James Melcher, a political science professor at the University of Maine at Farmington, was also surprised by how far Collins went in her statement following the hush money verdict. Her criticism carries more weight than the words of Trump loyalists, he said, because of her relative independence and past criticisms of Trump and his actions.
Melcher expected that Collins would have defended the integrity of the court system.
“Usually, she’s very quick to talk about those moderating influences, and obviously, that’s something that didn’t appear,” Melcher said.
Collins seemed to go further than the few other Republican Trump critics in Congress, although they also expressed misgivings about the outcome. Sen. Mitt Romney, of Utah, who voted twice to convict Trump during his impeachment trials, focused his comments squarely on Bragg, saying he made a “political decision” to move forward with the trial rather than try to settle out of court. And Sen. Lisa Murkowski, of Alaska, who voted to convict Trump over Jan. 6, called the case a distraction from focusing on Biden’s record ahead of the 2024 election. Neither mentioned the judicial system.
Even a mild defense of the justice system can be perceived as a slight against Trump and can have devastating political consequences.
When Larry Hogan, a Republican candidate for U.S. Senate, urged people to “respect the verdict and the legal process,” he was swiftly condemned, with Trump adviser Chris LaCivita replying on the social platform X that “you just ended your campaign.”
Wilson, of the Lincoln Project, which opposed Collins’ 2020 reelection, said Maine’s senior senator seeks “self-preservation” in a party that is wholly devoted to Trump and to avoid any additional criticisms from Trump supporters, even if it means launching “profoundly corrosive and corrupt” attacks on the judicial system. But, he said, Collins will never be embraced by the movement because of her past criticisms.
“Like all Republicans who try to kiss Trump’s ass after they have rejected him once, they’re never getting back in the tent,” Wilson said. “That’s not how MAGA works. They always punish anyone who leaves the reservation. This keeps her off the most flaming-hot vitriol, but it doesn’t ever really give her anything beyond what she has now.”
Dozens of readers admonished Collins’ response in emails to the Press Herald, and a number of others wrote formal letters to the editor. Her responses seemed to deepen negative opinions already held by her opponents. A few readers said they could no longer support Collins.

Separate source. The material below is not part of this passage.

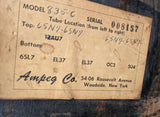Vintage label with technical specifications and branding on a wooden surface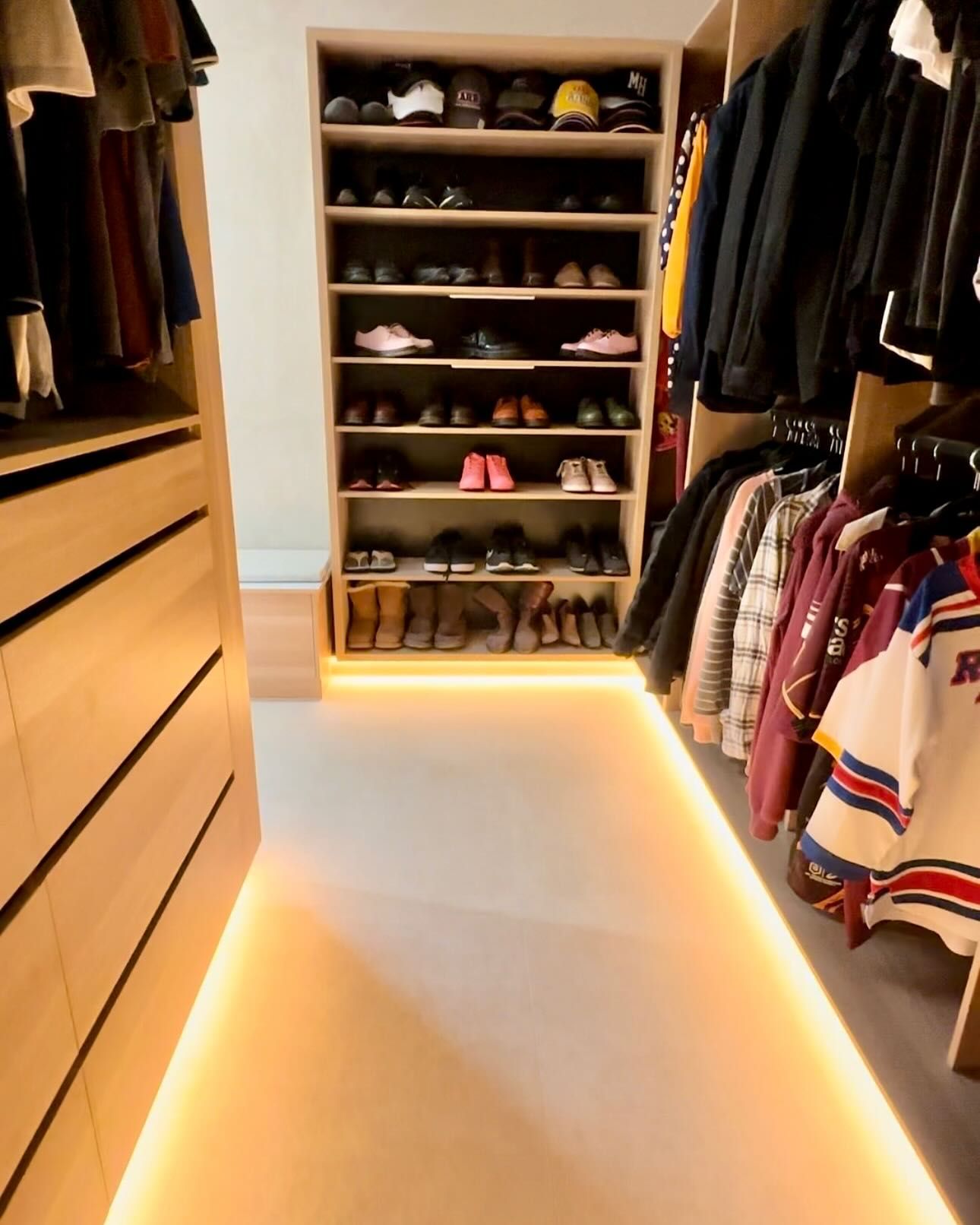 Walk-in closet with lit floor, shoes on shelves, and hanging clothes. Wooden cabinets and neutral carpet.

S. John Watson, of Portland, is a lifelong Democrat who came to know Collins through his years of advocacy on long-term care issues. He was shocked by what he considered Collins’ hyperpartisan comments about the Trump verdict, saying Collins had always presented herself in meetings as a strong bipartisan advocate.
“I was just so shocked. I couldn’t believe it. It came across as a passionate contempt for the legal system,” said Watson, a retired chief financial officer for a nonprofit long-term care provider. “She jumped on the far right’s wacky bandwagon that popped up the minute that conviction was announced, which is understandable in this political environment, but I was not expecting that from her.”
Audrey and Joe Delafield, of Scarborough, said in a letter to the editor that they will no longer support Collins. They said “the evidence was abundantly clear” and that Bragg had a “duty to prosecute.”
“Sen. Collins seems no better than the other Republicans who are toadying up to Donald Trump,” they wrote. “We have thought that she was a fair and reasonable Republican (one of the very few, we might add) but we have been disabused of that hope. She has had our vote for years. No more.”
Staff Writer Eric Russell contributed to this article.